In your example, we can say that FooBar1 and FooBar2 are equal. And we can indeed prove that:

type Equals<A, B> =
    A extends B
    ? B extends A
      ? true
      : false
    : false

type test0 = Equals<{a: 1} & {b: 2}, {a: 1, b: 2}> // true

But for a general answer, we can only say that they are not always equal. Why? Because intersections can resolve to never in some cases.

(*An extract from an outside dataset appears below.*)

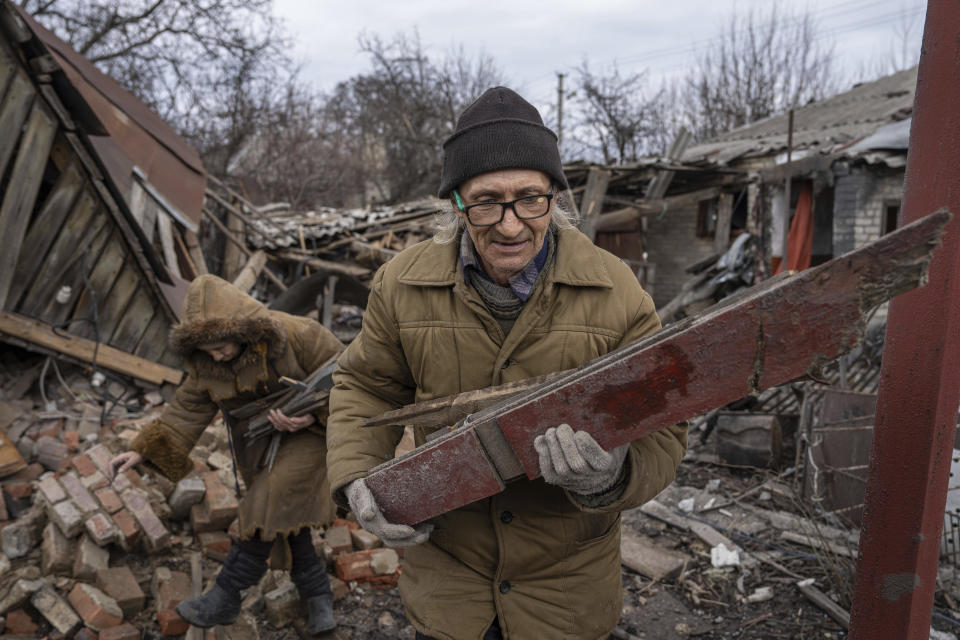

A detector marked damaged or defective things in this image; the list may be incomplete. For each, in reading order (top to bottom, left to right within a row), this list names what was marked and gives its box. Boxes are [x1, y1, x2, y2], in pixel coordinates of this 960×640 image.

broken wooden plank [0, 100, 56, 308]
broken wooden plank [0, 312, 183, 384]
broken wooden plank [362, 210, 952, 524]
rusty metal pole [848, 2, 960, 636]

If ts finds an intersection to be valid, it proceeds with it, otherwise returns never.

import {O} from "ts-toolbelt"

type O1 = {a: 1, b: 2}
type O2 = {a: 1} & {b: 2}       // intersects properly
type O3 = {a: 1, b: 2} & {b: 3} // resolved to `never`

type test0 = Equals<O1, O2>
// true

type test1 = O.Merge<{a: 1, b: 2}, {b: 3, c: 4}>
// {a: 1, b: 2, c: 4}

Here type O3 resolved to never because b is 3 and it cannot overlap with 2. Let's change our example to show that an intersection would work if you had:

import {A} from "ts-toolbelt"

type O4 = A.Compute<{a: 1, b: number} & {b: 2}> // {a: 1, b: 2}
type O5 = A.Compute<{a: 1, b: 2} & {b: number}> // {a: 1, b: 2}

This example also highlights how intersections work -- like union intersections. TypeScript will go over all the property types and intersect them. We've forced TypeScript to compute the result of the intersection with A.Compute.

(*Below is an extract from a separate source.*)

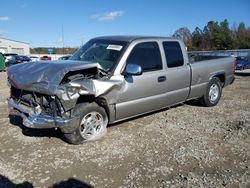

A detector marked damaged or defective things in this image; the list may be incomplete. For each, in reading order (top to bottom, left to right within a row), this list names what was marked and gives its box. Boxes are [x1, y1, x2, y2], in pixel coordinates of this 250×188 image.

damaged bumper [7, 98, 79, 132]
crumpled hood [7, 60, 98, 94]
front end damage [7, 61, 124, 133]
damaged silver truck [6, 36, 235, 144]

In short, if ts cannot overlap ALL OF the members, then the product of that intersection is never. For this reason, it might not be suitable as a merging tool:

type O3 = {a: 1, b: 2} & {b: 3} // resolved to `never`

So remember, & is not a merging tool. A & B is only equal to {...A, ...B} only if they have keys that do not overlap. If you need a merging type, use O.Merge.